Material to process
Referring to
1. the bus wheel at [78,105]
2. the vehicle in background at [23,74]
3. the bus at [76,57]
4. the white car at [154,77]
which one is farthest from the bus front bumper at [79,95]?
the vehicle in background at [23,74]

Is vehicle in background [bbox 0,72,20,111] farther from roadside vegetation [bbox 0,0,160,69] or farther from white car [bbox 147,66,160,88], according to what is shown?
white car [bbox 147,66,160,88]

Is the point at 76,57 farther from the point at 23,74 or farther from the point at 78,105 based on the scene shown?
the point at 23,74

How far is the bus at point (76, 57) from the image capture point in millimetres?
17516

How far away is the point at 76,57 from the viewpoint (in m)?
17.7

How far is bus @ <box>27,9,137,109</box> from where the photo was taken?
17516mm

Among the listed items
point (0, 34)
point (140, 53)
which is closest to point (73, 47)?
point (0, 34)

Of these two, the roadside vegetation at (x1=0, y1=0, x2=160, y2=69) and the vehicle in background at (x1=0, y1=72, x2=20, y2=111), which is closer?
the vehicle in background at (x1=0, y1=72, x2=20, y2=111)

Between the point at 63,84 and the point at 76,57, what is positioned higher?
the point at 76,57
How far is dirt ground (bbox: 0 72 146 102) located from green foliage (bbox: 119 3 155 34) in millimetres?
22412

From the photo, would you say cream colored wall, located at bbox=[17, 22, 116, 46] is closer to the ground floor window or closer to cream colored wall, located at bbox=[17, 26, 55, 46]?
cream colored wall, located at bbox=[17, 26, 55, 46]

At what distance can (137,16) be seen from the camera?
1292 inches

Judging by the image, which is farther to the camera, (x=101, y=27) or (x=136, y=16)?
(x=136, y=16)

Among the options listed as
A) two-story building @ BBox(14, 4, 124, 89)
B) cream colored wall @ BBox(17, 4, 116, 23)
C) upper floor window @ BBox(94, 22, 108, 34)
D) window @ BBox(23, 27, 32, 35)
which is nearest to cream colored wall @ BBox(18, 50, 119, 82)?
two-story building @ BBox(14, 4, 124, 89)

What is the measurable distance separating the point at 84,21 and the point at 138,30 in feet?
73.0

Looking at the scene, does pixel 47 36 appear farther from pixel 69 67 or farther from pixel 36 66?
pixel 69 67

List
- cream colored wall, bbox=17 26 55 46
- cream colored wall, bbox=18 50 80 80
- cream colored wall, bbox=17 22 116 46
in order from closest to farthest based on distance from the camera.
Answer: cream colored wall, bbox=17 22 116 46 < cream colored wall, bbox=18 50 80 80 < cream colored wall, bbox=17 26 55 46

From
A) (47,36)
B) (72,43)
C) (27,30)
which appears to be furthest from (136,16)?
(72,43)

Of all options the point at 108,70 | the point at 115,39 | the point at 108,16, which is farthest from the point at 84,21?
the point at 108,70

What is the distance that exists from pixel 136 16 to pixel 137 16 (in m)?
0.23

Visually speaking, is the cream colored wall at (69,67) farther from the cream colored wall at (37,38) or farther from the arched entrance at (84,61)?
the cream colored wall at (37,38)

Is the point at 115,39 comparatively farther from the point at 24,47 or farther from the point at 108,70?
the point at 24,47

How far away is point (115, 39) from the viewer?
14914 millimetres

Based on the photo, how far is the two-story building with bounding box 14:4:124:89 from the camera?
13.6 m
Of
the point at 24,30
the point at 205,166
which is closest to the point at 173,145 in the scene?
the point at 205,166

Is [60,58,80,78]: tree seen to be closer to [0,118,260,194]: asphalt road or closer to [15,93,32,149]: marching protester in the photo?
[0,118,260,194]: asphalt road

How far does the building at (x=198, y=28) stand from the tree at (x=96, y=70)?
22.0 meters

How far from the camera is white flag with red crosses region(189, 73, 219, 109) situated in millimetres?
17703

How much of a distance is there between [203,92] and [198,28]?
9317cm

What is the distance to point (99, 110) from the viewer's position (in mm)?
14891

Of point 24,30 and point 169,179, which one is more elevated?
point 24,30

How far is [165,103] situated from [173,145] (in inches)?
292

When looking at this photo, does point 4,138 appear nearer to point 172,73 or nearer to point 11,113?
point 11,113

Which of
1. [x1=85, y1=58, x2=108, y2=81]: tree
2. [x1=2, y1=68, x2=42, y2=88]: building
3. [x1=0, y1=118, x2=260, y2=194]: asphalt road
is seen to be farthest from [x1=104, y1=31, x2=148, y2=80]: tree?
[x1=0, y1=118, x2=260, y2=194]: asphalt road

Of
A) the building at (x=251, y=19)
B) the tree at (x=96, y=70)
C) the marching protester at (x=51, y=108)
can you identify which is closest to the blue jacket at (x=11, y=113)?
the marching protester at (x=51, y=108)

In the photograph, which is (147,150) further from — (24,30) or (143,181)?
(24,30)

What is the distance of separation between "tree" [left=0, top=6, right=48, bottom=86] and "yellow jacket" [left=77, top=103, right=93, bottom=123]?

Written request
Return the entries in full, keeping every line exactly as it is.

Reply to the task
Referring to
1. the bus wheel at [78,105]
2. the vehicle in background at [23,74]
3. the bus at [76,57]
4. the white car at [154,77]
which one is farthest from the bus front bumper at [79,95]?
the vehicle in background at [23,74]

Is vehicle in background [bbox 0,72,20,111] farther from roadside vegetation [bbox 0,0,160,69] or farther from white car [bbox 147,66,160,88], according to what is shown?
white car [bbox 147,66,160,88]

Is the point at 76,57 farther from the point at 23,74 or farther from the point at 78,105 based on the scene shown?
the point at 23,74

How far is the bus at point (76, 57) from the image capture point in millimetres?
17516

How far away is the point at 76,57 from the viewpoint (in m)?
17.7

How far is bus @ <box>27,9,137,109</box> from where the photo was taken?
17516mm

Among the listed items
point (0, 34)
point (140, 53)
which is closest to point (73, 47)?
point (0, 34)

Of these two, the roadside vegetation at (x1=0, y1=0, x2=160, y2=69) and the vehicle in background at (x1=0, y1=72, x2=20, y2=111), which is closer?
the vehicle in background at (x1=0, y1=72, x2=20, y2=111)

Between the point at 63,84 and the point at 76,57, what is positioned higher?
the point at 76,57
How far is dirt ground (bbox: 0 72 146 102) located from green foliage (bbox: 119 3 155 34) in millimetres?
22412

From the photo, would you say cream colored wall, located at bbox=[17, 22, 116, 46] is closer to the ground floor window or closer to cream colored wall, located at bbox=[17, 26, 55, 46]?
cream colored wall, located at bbox=[17, 26, 55, 46]

At what distance can (137,16) be seen from the camera?
1292 inches

Judging by the image, which is farther to the camera, (x=101, y=27) or (x=136, y=16)?
(x=136, y=16)

Among the options listed as
A) two-story building @ BBox(14, 4, 124, 89)
B) cream colored wall @ BBox(17, 4, 116, 23)
C) upper floor window @ BBox(94, 22, 108, 34)
D) window @ BBox(23, 27, 32, 35)
which is nearest to cream colored wall @ BBox(18, 50, 119, 82)?
two-story building @ BBox(14, 4, 124, 89)

What is the measurable distance separating the point at 84,21 and the point at 138,30 in feet?
73.0

Looking at the scene, does pixel 47 36 appear farther from pixel 69 67 or farther from pixel 36 66?
pixel 69 67

List
- cream colored wall, bbox=17 26 55 46
- cream colored wall, bbox=18 50 80 80
- cream colored wall, bbox=17 22 116 46
in order from closest to farthest based on distance from the camera.
Answer: cream colored wall, bbox=17 22 116 46 < cream colored wall, bbox=18 50 80 80 < cream colored wall, bbox=17 26 55 46

From
A) (47,36)
B) (72,43)
C) (27,30)
which appears to be furthest from (136,16)?
(72,43)

Of all options the point at 108,70 | the point at 115,39 | the point at 108,16, which is farthest from the point at 84,21?
the point at 108,70

What is the distance that exists from pixel 136 16 to pixel 137 16 (in m)?
0.23

Visually speaking, is the cream colored wall at (69,67) farther from the cream colored wall at (37,38) or farther from the arched entrance at (84,61)?
the cream colored wall at (37,38)

Is the point at 115,39 comparatively farther from the point at 24,47 or farther from the point at 108,70?
the point at 24,47

How far away is point (115, 39) from the viewer?
14914 millimetres

Based on the photo, how far is the two-story building with bounding box 14:4:124:89 from the camera?
13.6 m
Of
the point at 24,30
the point at 205,166
which is closest to the point at 173,145 in the scene?
the point at 205,166

Is [60,58,80,78]: tree seen to be closer to [0,118,260,194]: asphalt road or closer to [15,93,32,149]: marching protester in the photo?
[0,118,260,194]: asphalt road

How far does the building at (x=198, y=28) stand from the tree at (x=96, y=70)?
22.0 meters

How far from the camera is white flag with red crosses region(189, 73, 219, 109) situated in millimetres?
17703

How much of a distance is there between [203,92] and [198,28]?
9317cm

What is the distance to point (99, 110) from the viewer's position (in mm)?
14891

Of point 24,30 and point 169,179, which one is more elevated?
point 24,30

How far is [165,103] situated from [173,145] (in inches)?
292

When looking at this photo, does point 4,138 appear nearer to point 172,73 or nearer to point 11,113?
point 11,113

Which of
1. [x1=85, y1=58, x2=108, y2=81]: tree
2. [x1=2, y1=68, x2=42, y2=88]: building
3. [x1=0, y1=118, x2=260, y2=194]: asphalt road
is seen to be farthest from [x1=104, y1=31, x2=148, y2=80]: tree?
[x1=0, y1=118, x2=260, y2=194]: asphalt road

Of
A) the building at (x=251, y=19)
B) the tree at (x=96, y=70)
C) the marching protester at (x=51, y=108)
can you identify which is closest to the blue jacket at (x=11, y=113)?
the marching protester at (x=51, y=108)

In the photograph, which is (147,150) further from — (24,30) or (143,181)?
(24,30)

What is the distance of separation between "tree" [left=0, top=6, right=48, bottom=86] and "yellow jacket" [left=77, top=103, right=93, bottom=123]?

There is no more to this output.